§ Data records
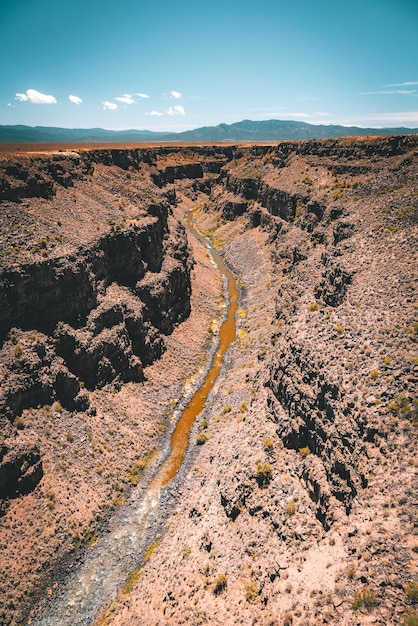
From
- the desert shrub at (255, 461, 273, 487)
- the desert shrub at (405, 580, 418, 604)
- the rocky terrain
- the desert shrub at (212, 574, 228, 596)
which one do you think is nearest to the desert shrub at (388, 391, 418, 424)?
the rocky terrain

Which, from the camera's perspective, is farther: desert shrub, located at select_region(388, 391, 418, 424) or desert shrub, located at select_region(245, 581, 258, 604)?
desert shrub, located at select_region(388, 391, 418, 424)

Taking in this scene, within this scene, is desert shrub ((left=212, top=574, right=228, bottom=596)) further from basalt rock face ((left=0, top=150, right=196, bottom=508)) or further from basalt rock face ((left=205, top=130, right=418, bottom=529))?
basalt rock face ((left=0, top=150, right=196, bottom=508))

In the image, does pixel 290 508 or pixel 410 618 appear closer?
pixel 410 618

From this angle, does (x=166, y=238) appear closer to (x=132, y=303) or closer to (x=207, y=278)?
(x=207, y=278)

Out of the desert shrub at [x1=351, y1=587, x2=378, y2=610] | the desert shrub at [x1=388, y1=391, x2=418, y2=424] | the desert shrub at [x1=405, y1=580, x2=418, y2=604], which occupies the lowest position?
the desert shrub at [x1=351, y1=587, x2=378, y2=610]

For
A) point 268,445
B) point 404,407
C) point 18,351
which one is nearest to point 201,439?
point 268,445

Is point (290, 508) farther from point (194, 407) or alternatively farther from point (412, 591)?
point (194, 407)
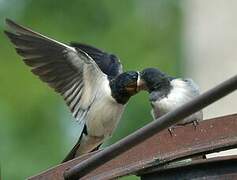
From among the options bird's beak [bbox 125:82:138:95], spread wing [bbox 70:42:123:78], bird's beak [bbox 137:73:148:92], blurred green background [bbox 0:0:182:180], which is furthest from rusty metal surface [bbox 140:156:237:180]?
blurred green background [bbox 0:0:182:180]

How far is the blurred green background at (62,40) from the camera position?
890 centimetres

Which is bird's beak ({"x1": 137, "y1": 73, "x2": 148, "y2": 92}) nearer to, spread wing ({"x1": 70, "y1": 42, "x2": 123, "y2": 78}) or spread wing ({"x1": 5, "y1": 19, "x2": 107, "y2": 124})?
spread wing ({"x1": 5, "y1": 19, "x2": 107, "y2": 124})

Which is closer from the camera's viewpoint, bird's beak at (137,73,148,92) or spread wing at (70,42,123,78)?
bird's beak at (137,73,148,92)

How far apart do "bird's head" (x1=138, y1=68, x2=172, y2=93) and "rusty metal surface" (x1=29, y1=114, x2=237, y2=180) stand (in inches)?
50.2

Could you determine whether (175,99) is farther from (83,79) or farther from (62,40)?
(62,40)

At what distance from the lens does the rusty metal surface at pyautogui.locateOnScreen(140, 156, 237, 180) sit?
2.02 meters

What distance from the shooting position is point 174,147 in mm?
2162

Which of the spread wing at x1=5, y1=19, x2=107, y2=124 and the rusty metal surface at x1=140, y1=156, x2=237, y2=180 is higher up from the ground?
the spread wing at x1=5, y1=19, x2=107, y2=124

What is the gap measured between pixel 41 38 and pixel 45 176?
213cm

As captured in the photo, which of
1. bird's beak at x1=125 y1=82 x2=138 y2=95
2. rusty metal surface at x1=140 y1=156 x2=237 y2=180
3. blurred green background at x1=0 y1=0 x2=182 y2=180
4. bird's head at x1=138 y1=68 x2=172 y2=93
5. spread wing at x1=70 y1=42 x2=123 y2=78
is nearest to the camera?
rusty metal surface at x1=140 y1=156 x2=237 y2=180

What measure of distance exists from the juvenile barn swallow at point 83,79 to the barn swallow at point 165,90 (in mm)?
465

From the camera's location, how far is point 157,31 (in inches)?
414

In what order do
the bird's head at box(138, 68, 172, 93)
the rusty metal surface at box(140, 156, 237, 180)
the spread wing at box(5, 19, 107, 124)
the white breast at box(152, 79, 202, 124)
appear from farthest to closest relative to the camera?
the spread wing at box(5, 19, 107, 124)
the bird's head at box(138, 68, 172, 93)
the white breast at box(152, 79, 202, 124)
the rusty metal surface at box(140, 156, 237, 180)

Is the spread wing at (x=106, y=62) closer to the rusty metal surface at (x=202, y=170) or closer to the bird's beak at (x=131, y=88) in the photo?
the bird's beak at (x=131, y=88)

==

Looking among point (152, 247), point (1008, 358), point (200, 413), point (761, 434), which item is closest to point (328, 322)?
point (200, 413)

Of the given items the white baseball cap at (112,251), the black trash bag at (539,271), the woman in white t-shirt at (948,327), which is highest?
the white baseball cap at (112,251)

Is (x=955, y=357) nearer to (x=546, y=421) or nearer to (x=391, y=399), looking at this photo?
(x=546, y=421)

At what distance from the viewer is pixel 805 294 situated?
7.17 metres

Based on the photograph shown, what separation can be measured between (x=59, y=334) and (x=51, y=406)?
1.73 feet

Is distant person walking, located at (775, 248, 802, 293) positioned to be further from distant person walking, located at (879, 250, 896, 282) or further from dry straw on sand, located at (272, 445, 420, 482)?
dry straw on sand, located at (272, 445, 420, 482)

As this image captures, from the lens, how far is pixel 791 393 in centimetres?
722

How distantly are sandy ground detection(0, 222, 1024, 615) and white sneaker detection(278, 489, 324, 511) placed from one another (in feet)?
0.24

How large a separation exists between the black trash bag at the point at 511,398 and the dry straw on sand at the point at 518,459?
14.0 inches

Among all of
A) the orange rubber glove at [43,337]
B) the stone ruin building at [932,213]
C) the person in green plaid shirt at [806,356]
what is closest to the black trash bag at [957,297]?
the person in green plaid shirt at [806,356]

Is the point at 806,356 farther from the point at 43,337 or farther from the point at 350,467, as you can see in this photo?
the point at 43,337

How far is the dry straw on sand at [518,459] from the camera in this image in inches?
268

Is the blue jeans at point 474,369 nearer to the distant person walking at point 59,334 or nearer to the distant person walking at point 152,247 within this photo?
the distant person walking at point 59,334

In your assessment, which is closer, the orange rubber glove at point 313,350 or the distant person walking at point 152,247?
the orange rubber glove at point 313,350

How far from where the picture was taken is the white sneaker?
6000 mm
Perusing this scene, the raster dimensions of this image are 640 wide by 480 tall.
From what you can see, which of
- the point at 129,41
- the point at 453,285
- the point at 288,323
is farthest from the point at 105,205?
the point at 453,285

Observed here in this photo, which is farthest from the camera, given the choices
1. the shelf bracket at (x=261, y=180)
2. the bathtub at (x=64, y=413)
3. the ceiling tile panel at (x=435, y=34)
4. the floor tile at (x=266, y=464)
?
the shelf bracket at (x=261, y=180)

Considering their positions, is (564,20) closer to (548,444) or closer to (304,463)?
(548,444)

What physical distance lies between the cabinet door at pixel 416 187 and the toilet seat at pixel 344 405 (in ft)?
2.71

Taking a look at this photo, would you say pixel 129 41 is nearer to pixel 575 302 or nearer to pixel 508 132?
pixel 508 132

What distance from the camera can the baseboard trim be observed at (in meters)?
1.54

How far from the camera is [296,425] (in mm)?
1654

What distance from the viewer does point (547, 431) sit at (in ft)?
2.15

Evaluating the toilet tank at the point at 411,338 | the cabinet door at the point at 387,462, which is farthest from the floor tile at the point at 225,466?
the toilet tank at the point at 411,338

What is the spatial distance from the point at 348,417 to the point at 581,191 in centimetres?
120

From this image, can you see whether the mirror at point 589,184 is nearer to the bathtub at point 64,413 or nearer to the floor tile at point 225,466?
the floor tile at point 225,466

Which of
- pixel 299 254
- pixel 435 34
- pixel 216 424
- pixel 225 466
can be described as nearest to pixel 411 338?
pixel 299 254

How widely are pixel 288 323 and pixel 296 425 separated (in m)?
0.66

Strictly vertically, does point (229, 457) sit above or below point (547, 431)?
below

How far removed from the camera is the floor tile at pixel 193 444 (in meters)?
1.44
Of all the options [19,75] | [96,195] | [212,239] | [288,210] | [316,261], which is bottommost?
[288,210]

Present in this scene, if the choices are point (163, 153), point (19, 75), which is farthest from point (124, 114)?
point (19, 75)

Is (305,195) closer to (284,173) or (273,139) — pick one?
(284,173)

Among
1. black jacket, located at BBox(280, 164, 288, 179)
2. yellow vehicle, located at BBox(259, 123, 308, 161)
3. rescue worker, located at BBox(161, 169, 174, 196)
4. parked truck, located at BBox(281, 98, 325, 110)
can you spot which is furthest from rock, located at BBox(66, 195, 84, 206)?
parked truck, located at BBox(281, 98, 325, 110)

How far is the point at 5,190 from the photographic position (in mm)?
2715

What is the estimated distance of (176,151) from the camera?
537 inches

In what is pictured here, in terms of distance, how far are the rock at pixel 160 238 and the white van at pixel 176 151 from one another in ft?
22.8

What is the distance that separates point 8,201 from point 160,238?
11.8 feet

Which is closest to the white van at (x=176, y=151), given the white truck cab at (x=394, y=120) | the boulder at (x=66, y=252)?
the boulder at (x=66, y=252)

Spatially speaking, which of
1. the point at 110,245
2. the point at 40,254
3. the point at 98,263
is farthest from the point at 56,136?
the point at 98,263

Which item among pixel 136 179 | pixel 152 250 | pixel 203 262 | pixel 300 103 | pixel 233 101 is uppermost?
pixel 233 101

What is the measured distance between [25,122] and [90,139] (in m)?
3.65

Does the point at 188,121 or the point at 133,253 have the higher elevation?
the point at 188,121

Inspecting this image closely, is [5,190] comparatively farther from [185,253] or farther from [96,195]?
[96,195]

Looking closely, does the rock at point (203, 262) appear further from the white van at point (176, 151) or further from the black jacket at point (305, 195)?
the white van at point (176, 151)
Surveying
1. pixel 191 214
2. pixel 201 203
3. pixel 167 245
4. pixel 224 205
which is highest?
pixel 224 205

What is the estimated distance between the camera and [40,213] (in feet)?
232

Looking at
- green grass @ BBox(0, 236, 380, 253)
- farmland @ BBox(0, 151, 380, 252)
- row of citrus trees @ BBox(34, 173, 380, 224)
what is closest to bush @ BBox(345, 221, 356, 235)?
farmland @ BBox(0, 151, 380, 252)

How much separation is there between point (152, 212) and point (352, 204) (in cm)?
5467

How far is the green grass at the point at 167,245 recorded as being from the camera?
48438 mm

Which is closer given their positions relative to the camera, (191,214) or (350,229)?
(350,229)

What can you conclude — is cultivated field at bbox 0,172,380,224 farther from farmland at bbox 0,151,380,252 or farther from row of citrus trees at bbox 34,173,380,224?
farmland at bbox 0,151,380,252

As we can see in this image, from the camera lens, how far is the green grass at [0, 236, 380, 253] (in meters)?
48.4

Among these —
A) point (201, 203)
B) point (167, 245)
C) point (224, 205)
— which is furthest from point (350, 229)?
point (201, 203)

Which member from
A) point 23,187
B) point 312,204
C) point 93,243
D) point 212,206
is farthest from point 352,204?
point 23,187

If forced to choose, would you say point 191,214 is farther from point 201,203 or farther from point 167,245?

§ Work instructions
Render the part of the material that opens with the line containing "What is the measured" and closes with the line containing "If forced to" as a Markdown table. Use two columns, Number for the row number and Line for the text, and leave out the blank lines.

§ Solution to this task
| Number | Line |
|---|---|
| 1 | What is the measured distance between [25,122] and [90,139] (in m)? |
| 2 | 3.65 |
| 3 | Does the point at 188,121 or the point at 133,253 have the higher elevation? |
| 4 | the point at 188,121 |
| 5 | Inspecting this image closely, is [5,190] comparatively farther from [185,253] or farther from [96,195]? |
| 6 | [96,195] |
| 7 | Looking closely, does the rock at point (203, 262) appear further from the white van at point (176, 151) or further from the black jacket at point (305, 195)? |
| 8 | the white van at point (176, 151) |
| 9 | Surveying |
| 10 | 1. pixel 191 214 |
| 11 | 2. pixel 201 203 |
| 12 | 3. pixel 167 245 |
| 13 | 4. pixel 224 205 |
| 14 | which is highest? |
| 15 | pixel 224 205 |
| 16 | What is the estimated distance between the camera and [40,213] (in feet)? |
| 17 | 232 |
| 18 | Looking at |
| 19 | - green grass @ BBox(0, 236, 380, 253) |
| 20 | - farmland @ BBox(0, 151, 380, 252) |
| 21 | - row of citrus trees @ BBox(34, 173, 380, 224) |
| 22 | what is closest to bush @ BBox(345, 221, 356, 235)? |
| 23 | farmland @ BBox(0, 151, 380, 252) |
| 24 | How much separation is there between point (152, 212) and point (352, 204) (in cm)? |
| 25 | 5467 |
| 26 | How far is the green grass at the point at 167,245 recorded as being from the camera? |
| 27 | 48438 mm |
| 28 | Which is closer given their positions relative to the camera, (191,214) or (350,229)? |
| 29 | (350,229) |
| 30 | What can you conclude — is cultivated field at bbox 0,172,380,224 farther from farmland at bbox 0,151,380,252 or farther from row of citrus trees at bbox 34,173,380,224? |
| 31 | farmland at bbox 0,151,380,252 |
| 32 | As we can see in this image, from the camera lens, how far is the green grass at [0, 236, 380, 253] (in meters)? |
| 33 | 48.4 |
| 34 | Among these — |
| 35 | A) point (201, 203) |
| 36 | B) point (167, 245) |
| 37 | C) point (224, 205) |
| 38 | — which is furthest from point (350, 229)? |
| 39 | point (201, 203) |
| 40 | Which member from |
| 41 | A) point 23,187 |
| 42 | B) point 312,204 |
| 43 | C) point 93,243 |
| 44 | D) point 212,206 |
| 45 | is farthest from point 352,204? |
| 46 | point 23,187 |
| 47 | If forced to choose, would you say point 191,214 is farther from point 201,203 or farther from point 167,245? |